(Dataset entries begins)
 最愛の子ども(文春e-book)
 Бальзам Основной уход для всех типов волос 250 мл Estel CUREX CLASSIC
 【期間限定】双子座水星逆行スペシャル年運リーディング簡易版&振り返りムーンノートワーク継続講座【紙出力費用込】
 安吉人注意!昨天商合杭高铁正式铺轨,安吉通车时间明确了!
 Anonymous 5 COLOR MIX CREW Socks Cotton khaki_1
(Dataset entries ends)
(Dataset entries begins)
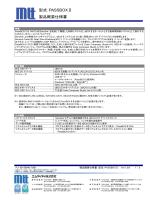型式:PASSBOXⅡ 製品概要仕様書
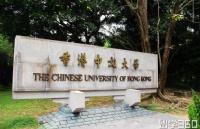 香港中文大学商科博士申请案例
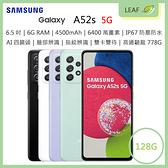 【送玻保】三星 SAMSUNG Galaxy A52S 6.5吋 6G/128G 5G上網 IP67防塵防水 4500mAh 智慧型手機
(Dataset entries ends)
(Dataset entries begins)
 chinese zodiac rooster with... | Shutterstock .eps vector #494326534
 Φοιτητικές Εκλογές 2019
(Dataset entries ends)
About this task ▸
Starting at the line above with "香港中文大学商科博士申请案例", output every line exactly up to and including the line with "IP67防塵防水 4500mAh 智慧型手機", but none of the pictures.

Answer to the problem ▸
 香港中文大学商科博士申请案例
 【送玻保】三星 SAMSUNG Galaxy A52S 6.5吋 6G/128G 5G上網 IP67防塵防水 4500mAh 智慧型手機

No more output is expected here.